白延卿傷勢未愈,面容憔然,坐在搬來的椅子上,手腕還纏著綁帶。他淡淡瞧著面前紅淚雨下的方瀟瀟,聲音泛著一絲冷意:“從前瀟瀟說她有孕之後,我便未曾碰過,至今如是。”
方瀟瀟的臉色更白了幾分:“延卿哥哥……”
白延卿猶自冷笑,眉目間透出許分無可奈何,緩緩道來:“進白家之前你便是假孕,只怕連那時我都未曾碰你。當初我不過是喝了你一杯酒,就醉的不省人事。後來你告訴我,你有了。我憐你惜你,讓你有安身之處,答應你做平妻,盡力做到你一切要求,希望你開心、滿足,可你越發蠻橫,越發無理,原來這一切全是你騙我的。現在,你還想來騙我一次?”
方瀟瀟依是搖頭,依是辯駁:“延卿哥哥,即便我以前騙你,可現在這個孩子確實是你的!有時候你睡深了,你不知道……”
白延卿決然搖首:“我於你身側,從未睡深過。”
方瀟瀟面色死寂,微張的嘴唇不住顫抖,比剛才還有慘然幾分。
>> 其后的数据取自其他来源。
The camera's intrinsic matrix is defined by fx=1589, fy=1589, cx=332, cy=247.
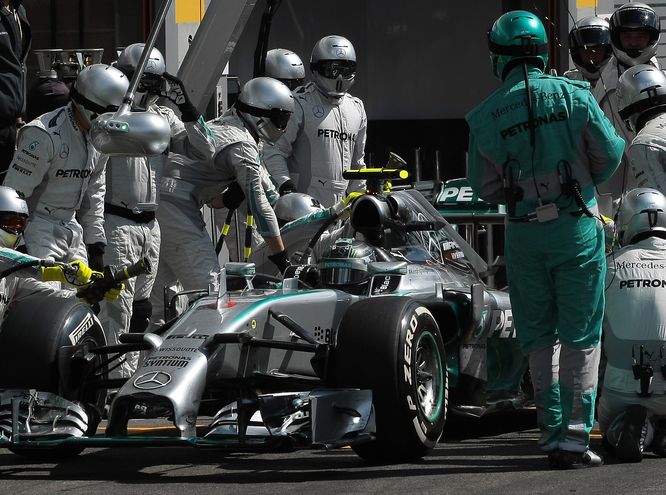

她癱倒在榻上,兩眼無神,接著肩膀劇烈一抖,捂住雙眼,開始狠狠抽泣。
我被突如其來的轉變給驚愣住了,感覺有些懵。
方氏不住搖頭,萬不相信白延卿所說的話,不死心地反問白延卿:“瀟瀟對你一心一意,絕對不會做出那種事!她在這兒住了那麼久,現在懷孕了,又因那惡婦故意一推痛失孩子,你怎麼一點兒都不憐惜她呢,她原本肚子裡的孩子不是你的,還會是誰的!”
小容在後面默默道了句:“府上城中這麼多男子,誰知道她跟哪一個亂來,原來紅杏出牆的另有其人!”
我假惺惺地瞪了小容一眼,嘴角則是笑意微妙。
方氏作勢要打小容,被我一記厲色給退了回去。
而此時,婆婆臉色竟然有幾分輕鬆,她語氣平緩地道:“還是先讓瀟瀟養好身子要緊!”
我瞧著她那舒緩神色,也能摸到她幾分心思。沒的不是自家子孫,也便沒什麼好爭討的了。只怕此時她在心中慶幸,幸好白延卿在之前就休了方瀟瀟,否則這等醜事傳出去,簡直丟光白家臉面,給列祖列宗蒙羞。如今事不關己,也當真幸運!
第049章 折磨
婆婆說我做了錯事,但也不敢重罰我,只讓我去祠堂抄了幾遍書。
抄書這件事根本用不著我動手,我拿著筆在白紙上輕輕一撒,書便抄完了。不過為了不引起懷疑,我還是在祠堂呆了一陣。當我從裡面出來的時候,天色已經差不多暗了。我和小容趕回院子,路邊突然跳出來一個身影,大叫著:“罰輕了,罰輕了!你這個惡婦,草菅人命!”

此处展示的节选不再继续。